Per capire meglio chi soffre della sindrone di hikikomori, ricordiamoci che gli adolescenti troppo spesso hanno paura di essere brutti, goffi, poco aggraziati o presentabili.
Oltre a ciò di sovente questi ragazzi si sentono prigionieri di un corpo che non è compatibile con gli ideali di bellezza che oggi sono così imperanti e condivisi. Ideali che troppo spesso creano disagio e spingono chi si sente in difficoltà a vergognarsi e ad evitare le situazioni sociali.
Portando quindi chi soffre, in determinati casi, alla sindrome di Hikikimori in cui sentono hiku “spingere” e komoru “fuggire”.
Ricordiamoci sempre, a questo proposito, che la vergogna e “paura di essere sbagliati”, può provocare una sofferenza anche estremamente intensa e difficile da ridurre e controllare.
Soprattutto in quei casi in cui i genitori verso i propri figli:
- nutrono grandi aspettative (magari anche da anni);
- li spingono verso sentimenti di forte ambizione o grandiosità.
Hikikomori e dipendenza da internet
In un precedente articolo abbiamo parlato di tecnologia: non è un caso pensare al fenomeno di ritiro sociale anche come una possibile e diretta conseguenza alla dipendenza da internet.
Stando alle ultime ricerche scientifiche nel campo, ciò che risulta è che internet viene utilizzato dai ragazzi Hikikomori come unica finestra (virtuale) di un mondo in cui:
- apprendono per lo più solo dalla rete;
- utilizzano videogiochi che diventano sostituti patologici delle normali azioni che potrebbero avere nella vita reale;
- instaurano rapporti virtuali (tramite forum o chat vocali) che diventano quelle uniche ed esclusive forme di contatto sociale che preservano, seppur in minima parte, il loro contatto sociale evitandogli cadute psicotiche. (Lancini, 2019);
- riducono progressivamente sempre di più i rapporti con i familiari fino ad arrivare quasi all’inesistenza delle relazioni.
Come aiutare psicologicamente gli adolescenti affetti da ritiro sociale?
Nel caso di pazienti con sindrome di Hikikomori, come primo passo solitamente è preferibile iniziare una psicoterapia che non coinvolge direttamente solo chi si è autorecluso. Anche perché l’adolescente affetto da sindrome di Hikikimori solitamente si sente molto insicuro nell’abbandonare la propria stanza per recarsi da uno psicoterapeuta.

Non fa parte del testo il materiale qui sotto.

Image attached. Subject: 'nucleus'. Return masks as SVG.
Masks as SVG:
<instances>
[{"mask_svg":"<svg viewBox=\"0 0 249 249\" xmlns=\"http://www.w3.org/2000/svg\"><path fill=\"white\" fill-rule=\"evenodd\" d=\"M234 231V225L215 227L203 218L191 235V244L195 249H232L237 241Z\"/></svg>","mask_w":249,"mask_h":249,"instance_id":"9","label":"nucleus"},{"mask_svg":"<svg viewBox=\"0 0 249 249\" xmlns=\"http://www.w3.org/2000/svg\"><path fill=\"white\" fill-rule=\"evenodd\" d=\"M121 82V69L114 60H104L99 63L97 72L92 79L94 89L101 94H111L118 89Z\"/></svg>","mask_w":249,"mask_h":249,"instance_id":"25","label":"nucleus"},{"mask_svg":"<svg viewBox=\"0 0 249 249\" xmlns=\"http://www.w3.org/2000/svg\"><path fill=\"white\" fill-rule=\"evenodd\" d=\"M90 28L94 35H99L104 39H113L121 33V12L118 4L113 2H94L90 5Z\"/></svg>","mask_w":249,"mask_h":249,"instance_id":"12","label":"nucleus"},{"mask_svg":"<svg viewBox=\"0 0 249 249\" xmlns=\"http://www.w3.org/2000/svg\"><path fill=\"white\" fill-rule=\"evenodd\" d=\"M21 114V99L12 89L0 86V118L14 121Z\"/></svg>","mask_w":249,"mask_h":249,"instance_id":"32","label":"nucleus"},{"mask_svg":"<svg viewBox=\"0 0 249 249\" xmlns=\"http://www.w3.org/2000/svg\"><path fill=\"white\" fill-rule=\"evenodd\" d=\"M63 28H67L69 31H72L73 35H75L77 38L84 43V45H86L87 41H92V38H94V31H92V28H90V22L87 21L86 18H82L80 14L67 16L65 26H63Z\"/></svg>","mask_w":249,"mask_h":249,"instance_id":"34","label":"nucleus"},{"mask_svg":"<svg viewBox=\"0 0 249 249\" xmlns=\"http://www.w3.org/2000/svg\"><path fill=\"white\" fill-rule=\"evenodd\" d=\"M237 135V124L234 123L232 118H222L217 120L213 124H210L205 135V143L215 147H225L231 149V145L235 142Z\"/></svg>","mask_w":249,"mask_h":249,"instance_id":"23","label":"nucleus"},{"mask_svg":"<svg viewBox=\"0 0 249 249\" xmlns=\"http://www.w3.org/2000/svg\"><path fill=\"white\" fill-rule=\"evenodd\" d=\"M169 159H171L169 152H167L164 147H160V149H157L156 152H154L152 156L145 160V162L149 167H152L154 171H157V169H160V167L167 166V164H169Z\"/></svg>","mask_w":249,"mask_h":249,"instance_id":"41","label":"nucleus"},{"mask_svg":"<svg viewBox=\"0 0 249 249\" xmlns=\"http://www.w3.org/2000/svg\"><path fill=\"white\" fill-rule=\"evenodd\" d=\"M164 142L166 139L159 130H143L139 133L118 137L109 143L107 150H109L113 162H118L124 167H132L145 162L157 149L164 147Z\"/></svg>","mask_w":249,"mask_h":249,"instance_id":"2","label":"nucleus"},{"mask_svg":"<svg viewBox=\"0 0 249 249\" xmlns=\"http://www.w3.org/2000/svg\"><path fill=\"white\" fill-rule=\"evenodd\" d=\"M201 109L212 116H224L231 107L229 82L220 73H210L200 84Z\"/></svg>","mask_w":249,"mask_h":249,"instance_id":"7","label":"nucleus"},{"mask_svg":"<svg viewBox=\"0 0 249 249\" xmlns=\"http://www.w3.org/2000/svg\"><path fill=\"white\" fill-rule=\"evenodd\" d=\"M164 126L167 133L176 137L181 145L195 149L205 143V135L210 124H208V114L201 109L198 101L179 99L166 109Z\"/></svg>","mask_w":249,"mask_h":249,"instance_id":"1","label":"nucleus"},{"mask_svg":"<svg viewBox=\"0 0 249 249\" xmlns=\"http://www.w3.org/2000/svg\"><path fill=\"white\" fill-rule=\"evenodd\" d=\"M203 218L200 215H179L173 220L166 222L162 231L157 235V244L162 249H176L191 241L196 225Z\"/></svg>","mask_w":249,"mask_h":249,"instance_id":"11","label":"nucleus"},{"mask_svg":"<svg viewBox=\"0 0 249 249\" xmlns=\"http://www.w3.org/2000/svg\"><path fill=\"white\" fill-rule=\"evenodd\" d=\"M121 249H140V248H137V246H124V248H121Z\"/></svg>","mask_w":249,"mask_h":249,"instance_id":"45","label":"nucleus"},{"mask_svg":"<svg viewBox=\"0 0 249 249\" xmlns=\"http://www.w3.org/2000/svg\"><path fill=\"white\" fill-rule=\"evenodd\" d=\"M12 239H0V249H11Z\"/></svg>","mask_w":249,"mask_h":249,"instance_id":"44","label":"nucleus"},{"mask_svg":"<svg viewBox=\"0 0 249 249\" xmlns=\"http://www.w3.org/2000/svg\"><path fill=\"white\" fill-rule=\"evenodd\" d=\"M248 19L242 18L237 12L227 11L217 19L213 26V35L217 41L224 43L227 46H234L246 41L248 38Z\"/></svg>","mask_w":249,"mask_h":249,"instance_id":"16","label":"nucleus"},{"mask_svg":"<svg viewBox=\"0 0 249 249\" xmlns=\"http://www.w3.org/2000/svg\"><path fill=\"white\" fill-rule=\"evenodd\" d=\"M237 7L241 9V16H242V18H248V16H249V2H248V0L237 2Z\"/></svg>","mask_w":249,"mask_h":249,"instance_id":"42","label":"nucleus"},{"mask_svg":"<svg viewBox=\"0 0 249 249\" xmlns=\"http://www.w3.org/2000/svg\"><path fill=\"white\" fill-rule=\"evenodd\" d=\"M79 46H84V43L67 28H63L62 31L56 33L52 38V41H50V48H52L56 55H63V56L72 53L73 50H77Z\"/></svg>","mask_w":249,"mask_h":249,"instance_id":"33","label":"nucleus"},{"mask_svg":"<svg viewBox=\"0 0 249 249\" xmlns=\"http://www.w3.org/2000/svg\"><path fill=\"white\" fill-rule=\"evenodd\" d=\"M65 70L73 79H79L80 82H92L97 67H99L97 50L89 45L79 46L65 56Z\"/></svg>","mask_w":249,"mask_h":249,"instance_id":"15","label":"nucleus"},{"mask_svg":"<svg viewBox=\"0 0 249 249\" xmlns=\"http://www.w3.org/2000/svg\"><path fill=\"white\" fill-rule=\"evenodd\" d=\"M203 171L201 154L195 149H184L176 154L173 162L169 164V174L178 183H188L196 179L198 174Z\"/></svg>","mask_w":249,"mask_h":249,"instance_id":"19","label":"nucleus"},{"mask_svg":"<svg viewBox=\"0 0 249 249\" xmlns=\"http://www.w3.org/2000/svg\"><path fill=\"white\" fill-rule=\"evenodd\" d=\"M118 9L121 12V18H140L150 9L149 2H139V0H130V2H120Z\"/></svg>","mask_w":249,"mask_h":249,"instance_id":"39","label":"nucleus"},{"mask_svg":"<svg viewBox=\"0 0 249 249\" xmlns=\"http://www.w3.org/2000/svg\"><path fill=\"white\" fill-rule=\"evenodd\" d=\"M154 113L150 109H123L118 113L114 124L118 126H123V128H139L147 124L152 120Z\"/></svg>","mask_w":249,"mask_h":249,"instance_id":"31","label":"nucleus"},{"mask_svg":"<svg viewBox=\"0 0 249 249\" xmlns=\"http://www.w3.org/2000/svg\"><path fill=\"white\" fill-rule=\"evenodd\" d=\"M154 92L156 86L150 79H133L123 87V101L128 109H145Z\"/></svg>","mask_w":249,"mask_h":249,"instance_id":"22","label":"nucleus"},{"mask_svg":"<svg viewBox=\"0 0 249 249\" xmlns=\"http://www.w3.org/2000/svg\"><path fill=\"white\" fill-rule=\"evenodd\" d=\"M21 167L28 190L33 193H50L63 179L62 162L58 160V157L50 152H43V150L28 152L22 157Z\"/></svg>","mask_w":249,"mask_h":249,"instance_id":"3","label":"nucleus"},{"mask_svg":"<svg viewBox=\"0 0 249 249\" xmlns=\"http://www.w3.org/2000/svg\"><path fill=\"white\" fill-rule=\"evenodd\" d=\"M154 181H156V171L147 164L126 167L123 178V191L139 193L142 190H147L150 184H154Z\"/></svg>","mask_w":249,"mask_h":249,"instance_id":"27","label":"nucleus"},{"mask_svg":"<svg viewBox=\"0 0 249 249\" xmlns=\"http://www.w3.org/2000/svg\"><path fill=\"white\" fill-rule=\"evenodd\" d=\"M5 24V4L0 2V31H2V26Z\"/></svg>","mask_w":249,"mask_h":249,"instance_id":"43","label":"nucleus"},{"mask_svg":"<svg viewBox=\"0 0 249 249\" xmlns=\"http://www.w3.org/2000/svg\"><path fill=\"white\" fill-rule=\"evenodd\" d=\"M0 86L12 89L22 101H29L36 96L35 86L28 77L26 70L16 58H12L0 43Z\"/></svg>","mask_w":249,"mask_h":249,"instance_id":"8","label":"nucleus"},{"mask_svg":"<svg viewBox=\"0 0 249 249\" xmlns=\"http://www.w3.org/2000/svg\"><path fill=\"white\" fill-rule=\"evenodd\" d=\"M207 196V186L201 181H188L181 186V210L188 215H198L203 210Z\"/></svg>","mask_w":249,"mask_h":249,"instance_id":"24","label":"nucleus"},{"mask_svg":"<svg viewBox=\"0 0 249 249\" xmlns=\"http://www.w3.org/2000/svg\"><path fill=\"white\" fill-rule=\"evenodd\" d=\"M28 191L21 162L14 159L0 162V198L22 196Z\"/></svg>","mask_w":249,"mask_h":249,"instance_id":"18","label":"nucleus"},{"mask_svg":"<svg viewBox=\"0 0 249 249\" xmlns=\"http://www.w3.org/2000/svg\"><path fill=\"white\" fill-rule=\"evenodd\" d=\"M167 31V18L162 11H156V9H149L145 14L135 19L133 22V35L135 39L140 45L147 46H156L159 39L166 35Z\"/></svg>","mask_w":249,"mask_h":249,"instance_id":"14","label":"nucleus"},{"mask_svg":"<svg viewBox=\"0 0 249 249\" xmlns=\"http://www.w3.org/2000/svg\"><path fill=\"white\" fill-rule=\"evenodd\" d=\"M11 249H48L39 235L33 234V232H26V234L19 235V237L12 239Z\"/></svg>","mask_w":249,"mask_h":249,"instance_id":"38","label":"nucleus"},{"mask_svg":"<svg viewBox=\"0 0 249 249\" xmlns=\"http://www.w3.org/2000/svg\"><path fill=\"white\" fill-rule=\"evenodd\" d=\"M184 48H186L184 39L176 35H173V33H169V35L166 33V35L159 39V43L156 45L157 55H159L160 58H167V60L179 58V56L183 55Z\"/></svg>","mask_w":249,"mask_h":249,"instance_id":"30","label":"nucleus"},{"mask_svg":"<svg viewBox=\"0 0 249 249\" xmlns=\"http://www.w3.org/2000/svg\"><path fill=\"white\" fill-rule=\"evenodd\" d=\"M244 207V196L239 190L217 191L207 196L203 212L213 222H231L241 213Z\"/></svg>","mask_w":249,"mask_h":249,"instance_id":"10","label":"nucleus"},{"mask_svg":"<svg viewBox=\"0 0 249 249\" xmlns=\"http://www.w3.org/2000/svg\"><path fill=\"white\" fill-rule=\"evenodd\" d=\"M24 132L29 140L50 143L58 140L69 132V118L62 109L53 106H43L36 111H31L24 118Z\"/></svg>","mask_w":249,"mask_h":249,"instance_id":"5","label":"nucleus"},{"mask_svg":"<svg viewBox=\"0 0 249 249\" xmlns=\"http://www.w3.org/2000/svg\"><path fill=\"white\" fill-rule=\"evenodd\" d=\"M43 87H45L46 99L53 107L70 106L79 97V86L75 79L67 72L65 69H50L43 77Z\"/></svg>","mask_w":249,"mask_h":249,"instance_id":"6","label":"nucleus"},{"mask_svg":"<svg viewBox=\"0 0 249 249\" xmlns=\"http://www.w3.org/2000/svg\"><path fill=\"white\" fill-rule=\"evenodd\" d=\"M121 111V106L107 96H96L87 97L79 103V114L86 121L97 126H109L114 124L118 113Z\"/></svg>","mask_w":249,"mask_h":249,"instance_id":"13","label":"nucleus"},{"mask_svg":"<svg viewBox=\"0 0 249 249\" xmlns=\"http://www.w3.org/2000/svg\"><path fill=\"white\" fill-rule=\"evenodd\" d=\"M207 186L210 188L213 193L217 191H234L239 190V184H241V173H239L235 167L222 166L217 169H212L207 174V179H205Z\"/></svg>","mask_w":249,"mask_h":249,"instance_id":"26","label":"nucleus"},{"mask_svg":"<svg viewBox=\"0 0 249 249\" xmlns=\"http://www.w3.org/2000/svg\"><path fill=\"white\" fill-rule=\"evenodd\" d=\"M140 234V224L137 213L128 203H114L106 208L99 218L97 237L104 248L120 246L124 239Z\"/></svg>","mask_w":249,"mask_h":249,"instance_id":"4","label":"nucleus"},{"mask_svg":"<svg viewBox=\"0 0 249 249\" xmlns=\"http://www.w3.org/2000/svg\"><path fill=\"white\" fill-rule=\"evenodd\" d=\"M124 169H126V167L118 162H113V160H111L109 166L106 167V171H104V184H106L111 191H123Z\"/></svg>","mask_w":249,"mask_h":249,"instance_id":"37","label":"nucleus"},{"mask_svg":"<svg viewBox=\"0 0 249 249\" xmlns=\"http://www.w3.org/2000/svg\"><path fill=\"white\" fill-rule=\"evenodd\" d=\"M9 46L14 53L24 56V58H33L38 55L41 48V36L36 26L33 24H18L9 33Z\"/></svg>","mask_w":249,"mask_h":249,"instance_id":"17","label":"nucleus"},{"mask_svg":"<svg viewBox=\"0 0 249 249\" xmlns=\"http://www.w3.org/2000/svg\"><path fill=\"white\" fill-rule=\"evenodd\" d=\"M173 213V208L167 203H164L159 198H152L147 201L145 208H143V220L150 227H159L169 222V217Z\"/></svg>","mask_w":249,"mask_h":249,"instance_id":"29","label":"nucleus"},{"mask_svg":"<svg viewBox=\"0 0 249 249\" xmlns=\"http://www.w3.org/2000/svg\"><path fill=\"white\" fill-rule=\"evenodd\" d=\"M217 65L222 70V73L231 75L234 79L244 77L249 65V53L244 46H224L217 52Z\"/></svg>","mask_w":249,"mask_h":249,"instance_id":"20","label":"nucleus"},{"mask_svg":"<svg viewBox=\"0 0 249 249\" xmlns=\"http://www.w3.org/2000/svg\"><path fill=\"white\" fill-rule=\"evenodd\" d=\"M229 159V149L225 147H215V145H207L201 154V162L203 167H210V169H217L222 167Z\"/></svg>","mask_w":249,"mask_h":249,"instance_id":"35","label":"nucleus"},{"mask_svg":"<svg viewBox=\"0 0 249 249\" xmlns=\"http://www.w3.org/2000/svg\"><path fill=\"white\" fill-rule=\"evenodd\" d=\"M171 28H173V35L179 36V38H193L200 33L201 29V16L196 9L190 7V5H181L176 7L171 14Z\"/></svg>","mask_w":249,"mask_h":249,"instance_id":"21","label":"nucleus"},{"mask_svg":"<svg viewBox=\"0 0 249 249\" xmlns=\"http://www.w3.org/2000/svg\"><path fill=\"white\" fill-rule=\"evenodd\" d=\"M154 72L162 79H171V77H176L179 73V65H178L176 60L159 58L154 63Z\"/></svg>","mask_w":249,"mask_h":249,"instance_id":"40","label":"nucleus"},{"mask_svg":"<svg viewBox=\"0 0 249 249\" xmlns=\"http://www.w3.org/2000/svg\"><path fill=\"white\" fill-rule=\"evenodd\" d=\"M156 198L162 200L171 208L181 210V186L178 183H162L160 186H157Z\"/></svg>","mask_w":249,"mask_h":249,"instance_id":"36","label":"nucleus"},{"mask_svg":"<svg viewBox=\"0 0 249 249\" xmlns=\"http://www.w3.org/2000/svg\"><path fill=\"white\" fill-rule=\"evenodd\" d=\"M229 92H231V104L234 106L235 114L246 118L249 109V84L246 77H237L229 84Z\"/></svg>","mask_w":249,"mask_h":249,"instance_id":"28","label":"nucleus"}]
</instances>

Spesso, anche se non è proprio consigliato, si può iniziare un trattamento anche online.
All’inizio di una psicoterapia in molte circostanze è necessario aiutare in senso “psicoeducativo” i genitori, analizzando anche con loro, in presenza dell’adolescente, il vissuto che aveva in precedenza, i suoi successi o insuccessi scolastici, i suoi obiettivi e attitudini.
Oltre a questo, parallelamente, è necessario sviluppare un rapporto fiduciario con lui, tenendo bene a mente che il ragazzo che è affetto della sindrome di Hikikomori di solito è fragile e si sente al sicuro solo nella sua stanza e non avvertire la necessità di una cura psicoterapeutica o il bisogno di un aiuto esterno.
Aiutare un adolescente che soffre della sindrome di Hikikomori non è sicuramente facile. La psicoterapia sarà un percorso irto di difficoltà e di ostacoli e la relazione che si potrà costruire sarà debole.
Il ragazzo che è in psicoterapia per la sindrome di Hikikomori andrà necessariamente guidato, supportato e orientato verso un graduale rientro nel mondo esterno, lavorando anche sullo sviluppo della sua autostima, sicurezza, capacità di gestire le frustrazioni e sulle paure che certamente ha di essere rifiutato.
Per poi arrivare a creare una nuova consapevolezza anche centrata sul ruolo che può avere nella vita sociale esterna.